What’s your favorite Biology course & why?
So far I’ve really enjoyed the integrated science lab course (ISE I and ISE II) that I took my freshman and sophomore years. I loved this class because in the lab we combined the chemistry and the biology lab to see how these two different sciences work hand and hand. For example, in the organic chemistry lab we synthesized various conformation of one molecule and then we tested the binding affinity of these molecules to a substrate in the biology lab. The goal of this class was to begin to look at and synthesizing molecules for potential drugs for Alzheimer’s Disease, which is so prevalent.
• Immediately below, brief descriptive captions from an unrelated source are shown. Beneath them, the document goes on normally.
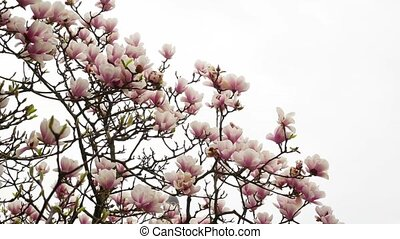 Beautiful Magnolia pink flowering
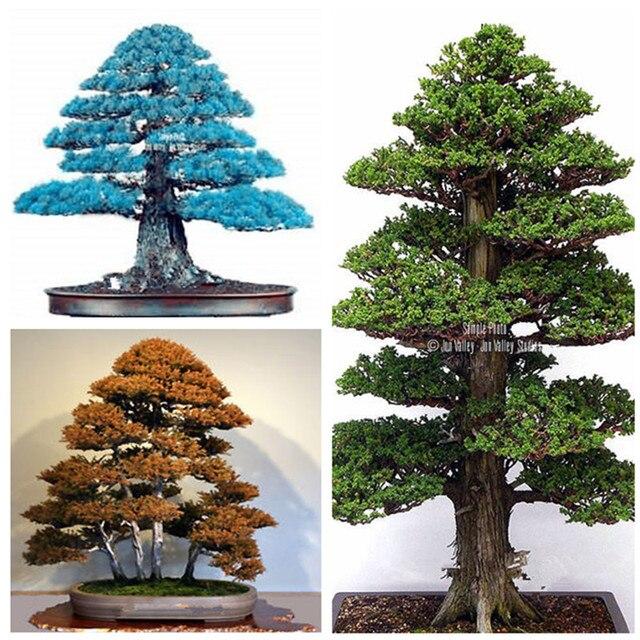 تفاصيل عن 100 قطع نادر شجرة bonsais بونساي النبات اليابانية الارز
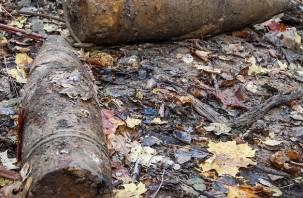 На двух территориях Смоленской области обнаружили взрывоопасные предметы времен войны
It felt so amazing to be a part of creating new molecules that no one had really seen before.
How did you get your research position?
I emailed Dr. Tolan, because I was interested in the fatty liver disease research he does. This research is so prevalent, because many Americans and global citizens suffer from it, because there are so many detrimental ingredients in almost all the processed food we eat. So I contacted him last semester and soon I began working with him in the Readings in Biology course, which I really enjoyed as well. Throughout the semester, we would go over scientific articles that relate to his research, and by the end of the semester he asked me if I was still interested in research. I was, and so this semester I have begun to transition into his lab!
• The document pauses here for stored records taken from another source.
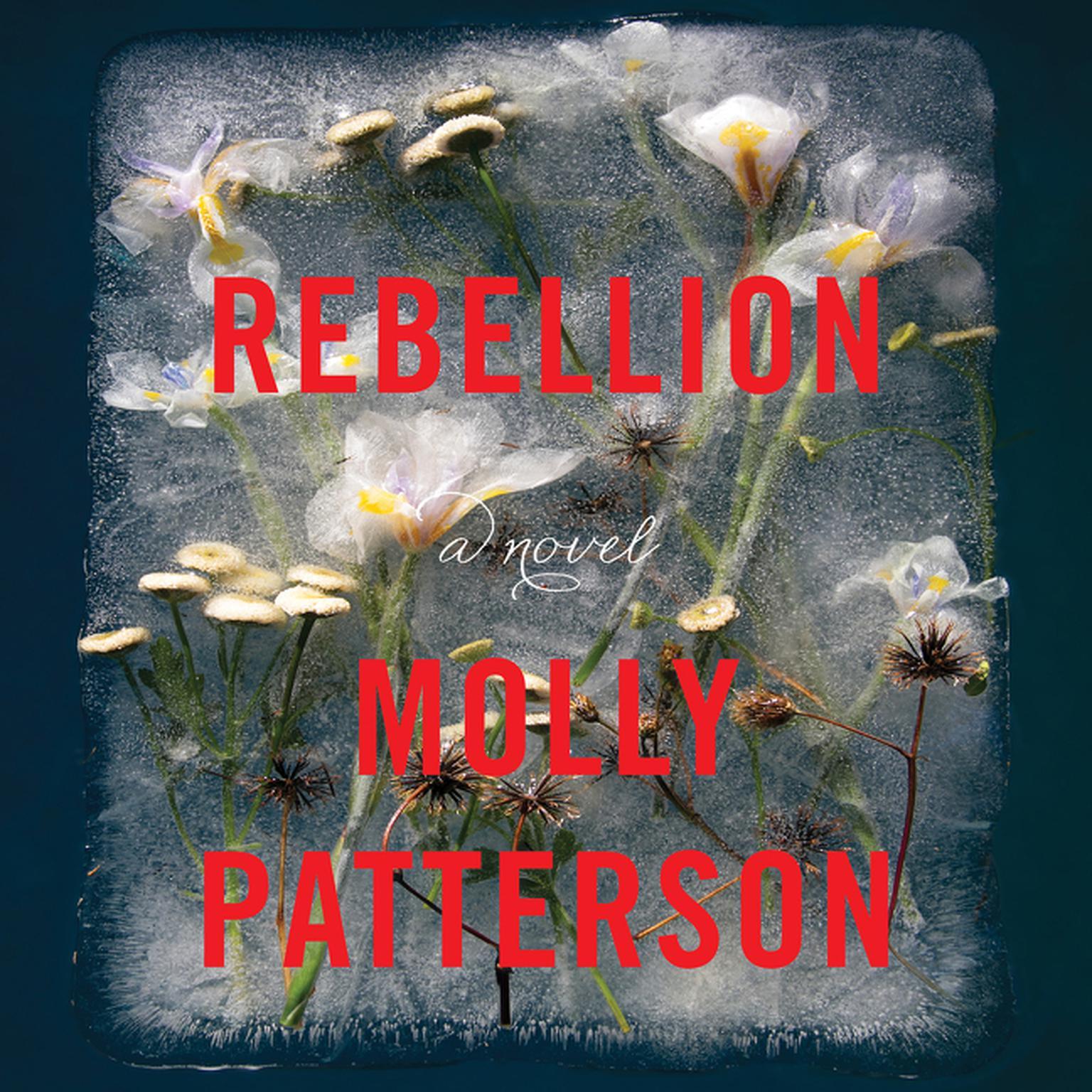 Printable Rebellion: A Novel Audiobook Cover Art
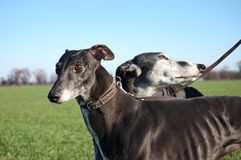 Pair of black greyhounds before hunting Royalty Free Stock Photography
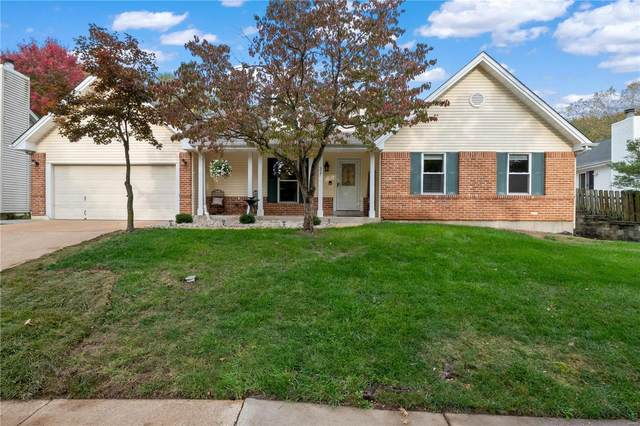327 Thunderhead Canyon Drive, Wildwood, MO 63011 (#20075409) :: Kelly Hager Group | TdD Premier Real Estate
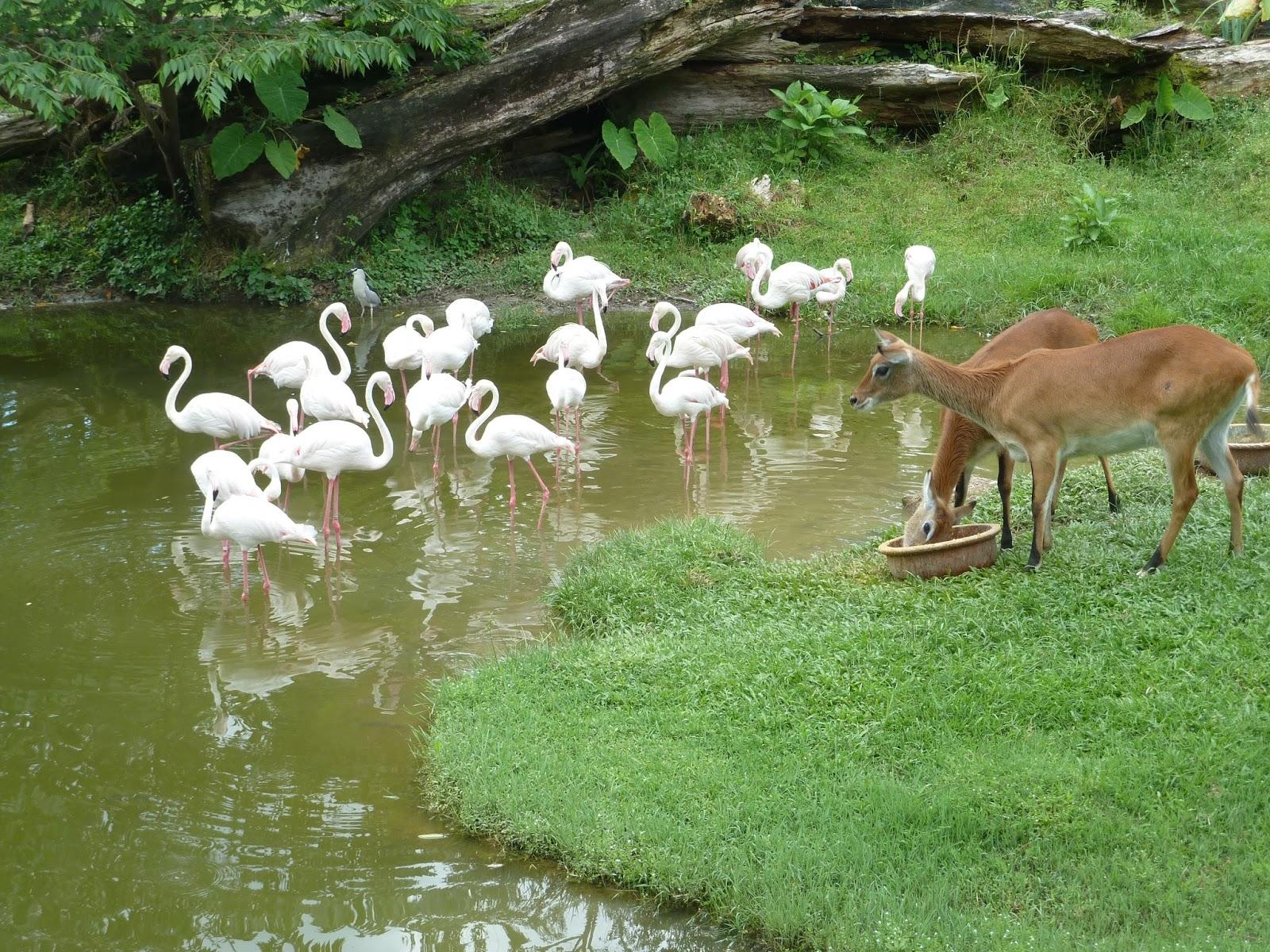 Kembara Minda 7 Mini Zoo Di Rumah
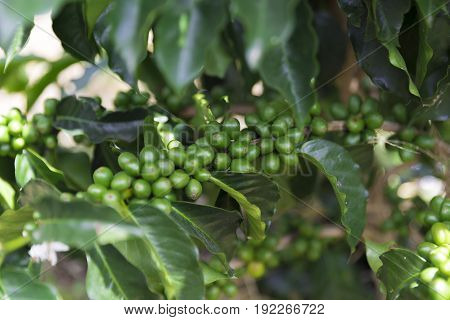 Green Coffee Beans On Branch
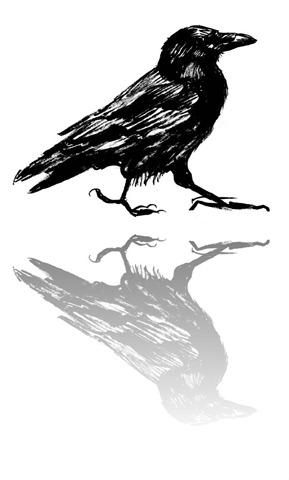 Racecar Raven
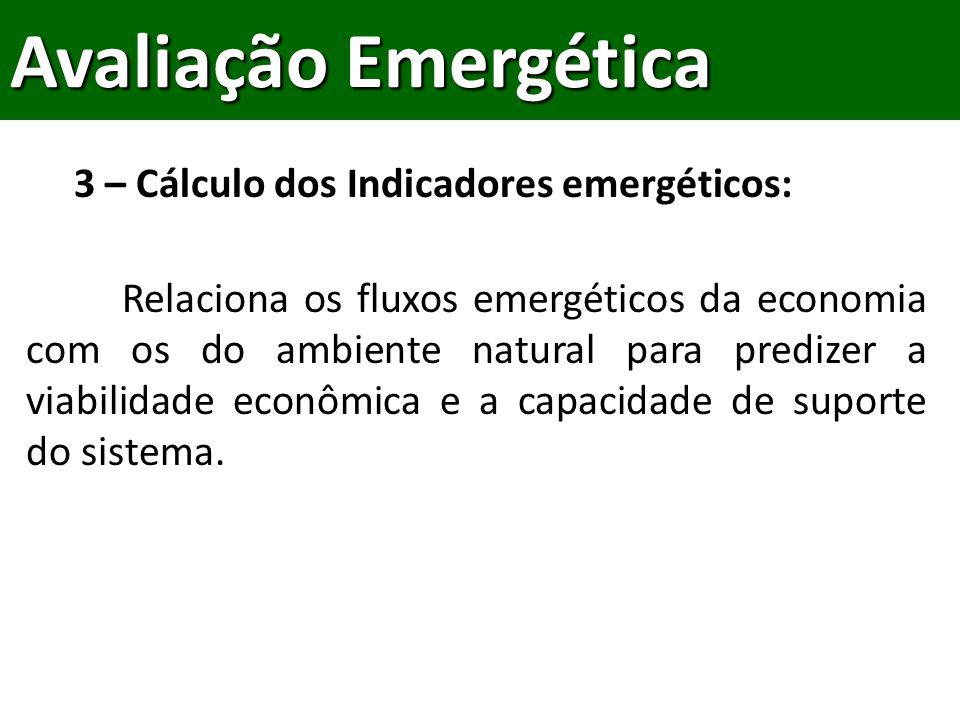 Relaciona os fluxos emergéticos da economia com os do ambiente natural para predizer a viabilidade econômica e a capacidade de suporte do sistema.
What kind of research do you do?
My current research proposal deals with the initiation and onset of fatty liver disease in the liver of genetically modified mice after they ingest fructose. The goal of this research is to see how quickly after these mice ingest the fructose will they begin to show symptoms of fatty liver disease. This type of question has not been readily explored, and thus will require lots of trouble shooting. As of now, we’re planning to complete this research by measuring specific variables that are common symptoms of fatty liver disease in a kinetics experiment to show their change over time.
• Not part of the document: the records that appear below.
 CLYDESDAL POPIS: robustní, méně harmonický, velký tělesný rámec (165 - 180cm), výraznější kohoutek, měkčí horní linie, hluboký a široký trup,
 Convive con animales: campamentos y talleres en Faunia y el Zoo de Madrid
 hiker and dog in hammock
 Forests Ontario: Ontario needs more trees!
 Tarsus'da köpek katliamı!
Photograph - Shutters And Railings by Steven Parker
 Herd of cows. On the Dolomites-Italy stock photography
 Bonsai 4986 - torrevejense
What are your post-graduation plans?
My ultimate goal is to go to medical school, and I want to be a bilingual doctor to help bridge the language gap between healthcare providers and patients. I also want to help make sure healthcare is accessible to all, not just in the world, but also in America. I think sometimes we forget that some places don’t have access to the incredible medical care we have because we live in such a vibrant hub full of leading hospitals. I think there will be a gap year or two planned; maybe I’ll get a masters, do research or get a fellowship abroad. I do know that one day I want to make a difference by treating patients, and although there are some diseases and illnesses that cannot be cured, I want to help people through these tough times and do everything in my power to help people accept the things the cannot change.